Sea of Support Tile Mural
A Partnership between UA School of Art and the Intercultural Center for the Study of Deserts and Oceans (CEDO)
This project is funded by a grant from the Office of 100% Student Engagement.
The primary objectives of the project were to promote eco-literacy and environmental engagement in art and design students by providing the opportunity for them to apply their creative skills to benefit conservation efforts in the Upper Gulf of California, Sonora Mexico.
Assessment Results
Students kept field journals and sketchbooks and wrote glowing accounts of their experiences at CEDO. They learned first hand about the local culture and environment, the rich biodiversity and challenges of the region, and the individual organisms they researched and drew. CEDO’s Director is delighted with the mural designs, and several of the students who worked on the mural will attend the unveiling of the Rocky Intertidal mural installed at CEDO in the Fall 2018.
Student Quotes
“CEDO is a place of research and outreach, which made our being there even more special as we were able to engage with different members of CEDO’s community such as researchers and educators and become part of the organizations social fabric, making us part of its community and not merely transient interlopers.”

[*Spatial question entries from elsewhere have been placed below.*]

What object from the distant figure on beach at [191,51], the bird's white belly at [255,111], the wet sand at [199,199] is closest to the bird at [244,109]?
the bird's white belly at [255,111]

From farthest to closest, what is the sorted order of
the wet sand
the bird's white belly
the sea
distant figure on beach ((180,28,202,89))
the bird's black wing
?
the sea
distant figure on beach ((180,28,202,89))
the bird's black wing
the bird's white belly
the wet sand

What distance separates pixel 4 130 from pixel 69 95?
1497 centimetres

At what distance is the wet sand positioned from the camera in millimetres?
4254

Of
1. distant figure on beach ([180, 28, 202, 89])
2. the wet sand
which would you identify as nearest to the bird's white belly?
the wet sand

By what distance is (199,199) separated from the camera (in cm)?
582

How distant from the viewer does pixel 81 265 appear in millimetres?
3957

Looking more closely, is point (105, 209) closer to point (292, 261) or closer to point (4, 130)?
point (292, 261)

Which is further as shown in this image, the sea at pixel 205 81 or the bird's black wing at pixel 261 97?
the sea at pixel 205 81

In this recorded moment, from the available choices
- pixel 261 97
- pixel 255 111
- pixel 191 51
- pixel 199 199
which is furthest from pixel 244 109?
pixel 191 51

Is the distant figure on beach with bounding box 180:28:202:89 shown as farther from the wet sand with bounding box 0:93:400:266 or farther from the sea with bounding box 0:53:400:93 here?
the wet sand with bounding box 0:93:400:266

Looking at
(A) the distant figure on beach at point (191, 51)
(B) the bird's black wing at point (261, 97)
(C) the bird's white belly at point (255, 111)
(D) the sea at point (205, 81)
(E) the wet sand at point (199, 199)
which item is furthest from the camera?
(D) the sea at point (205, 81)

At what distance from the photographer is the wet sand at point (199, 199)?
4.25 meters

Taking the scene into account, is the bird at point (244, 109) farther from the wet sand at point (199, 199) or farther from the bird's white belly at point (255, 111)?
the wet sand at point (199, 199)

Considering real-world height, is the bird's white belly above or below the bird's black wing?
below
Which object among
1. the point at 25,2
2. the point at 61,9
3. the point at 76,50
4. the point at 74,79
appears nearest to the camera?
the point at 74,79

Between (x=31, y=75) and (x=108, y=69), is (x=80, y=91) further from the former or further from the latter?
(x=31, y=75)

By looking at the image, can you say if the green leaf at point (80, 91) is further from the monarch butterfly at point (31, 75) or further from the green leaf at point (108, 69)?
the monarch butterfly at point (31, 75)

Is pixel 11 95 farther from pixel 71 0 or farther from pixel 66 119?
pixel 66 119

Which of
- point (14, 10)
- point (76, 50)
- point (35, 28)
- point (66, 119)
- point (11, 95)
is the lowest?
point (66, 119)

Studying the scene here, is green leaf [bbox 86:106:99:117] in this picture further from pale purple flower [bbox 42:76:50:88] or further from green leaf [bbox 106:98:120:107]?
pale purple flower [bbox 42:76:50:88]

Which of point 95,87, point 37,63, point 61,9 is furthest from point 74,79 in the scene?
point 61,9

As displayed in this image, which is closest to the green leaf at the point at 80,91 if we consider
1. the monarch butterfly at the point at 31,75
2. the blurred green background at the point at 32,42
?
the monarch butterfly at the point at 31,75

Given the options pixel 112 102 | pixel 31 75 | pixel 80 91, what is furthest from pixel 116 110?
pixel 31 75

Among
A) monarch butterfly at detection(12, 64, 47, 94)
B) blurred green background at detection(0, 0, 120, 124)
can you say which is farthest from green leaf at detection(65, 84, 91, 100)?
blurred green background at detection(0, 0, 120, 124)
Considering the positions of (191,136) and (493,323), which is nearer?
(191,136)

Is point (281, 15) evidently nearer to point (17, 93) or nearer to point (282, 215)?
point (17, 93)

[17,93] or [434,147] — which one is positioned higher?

“Working on the CEDO mural was a fantastic experience for both personal and artistic growth. I learned a lot about intertidal zones and estuary environments and I also learned to collaborate with my peers, we had to decide on which species to draw, who was going to draw them, and figure out a reasonable time-frame for all of it.”
“Being able to go through CEDO’s vast library of texts and research materials was great, but then we could also walk 20 yards and be scouring through the tide pools or take a quick 5 min drive to the estuary and actually see first-hand most of the species we were depicting. We were able to see how these species lived and moved in their environment in real life, rather than through a screen. Engaging with the people who worked at the field station, who would see the mural every day; watching how visitors both foreign and local interacted already in the space where the mural would be located made me think more critically about the design and construction of the overall mural.”